We also visited June's Primary School where I nearly caused a riot when I asked if I could take a photo. The enthusiastic crowd in the playground went through the teacher's hoops of 'Hello', 'Nice to meet you', 'Where are you from' and nearly killed each other trying to get into the picture. Luckily it was home-time and we were followed down the street by 'hello'-ing kids till we reached the safety of home.
Back in June's house I was to relax, on the broken settee, while June and her boyfriend made a meal. Offers to help were politely refused and, two hours later, I sat down to a meal of rice, various kinds of tofu, an unknown bit of animal, the pig's blood dish, loads of local vegatables and a vegetable soup. Amazing.
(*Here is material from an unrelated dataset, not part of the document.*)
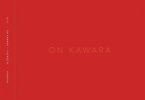 On Kawara -- Silence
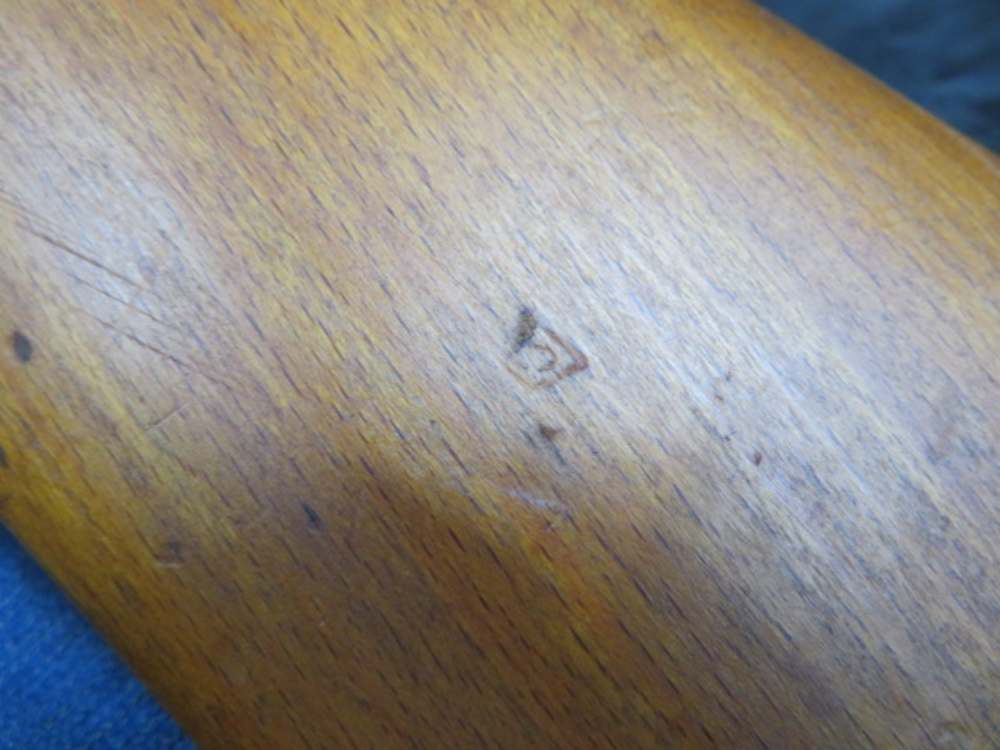 POLISH M44 MOSIN NAGANT CARBINE-“OVAL 11” RADOM ARSENAL 1952-img-13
Wood was used as fuel here, as it was in all the houses locally. In the kitchen were the usual brothers, cousins, aunts etc. June's best friend, not a student, arrived and it turned out that we were staying at her house as much of June's had been let out to lodgers. When we arrived I'm afraid I felt relief. Though by now it was raining and going to the open-plan loo was a damp experience, I was happy not to have to face the buffalo and the dark, dank bedroom.
The next day, after a huge breakfast of rice, tofu .... at June's house, I was escorted to my bus by Mum, Dad, June , June's friend and June's boyfriend who, unbeknown to me, paid my bus fare to the driver, June's 'brother'. I'd been welcomed into that family, given amazing hospitality and feel humbled by the experience.
So I was now on my way back to Jianshui where I visited the Jia family house and garden, some pics of it on the site, before moving on to my third lap, Yuanyang, known for its exquisite terraced agricultural landscape. I got my ticket with no problem. Only one bus station, hurrah. The bus took us over bendy roads with the driver on his mobile phone, smoking and spitting, but not generally all at once so we were all right. The exhaust sounded as though it was about to fall off too but I arrived with no hitch and found my base for the next couple of days in Yuanyang. More about it in the next postcard.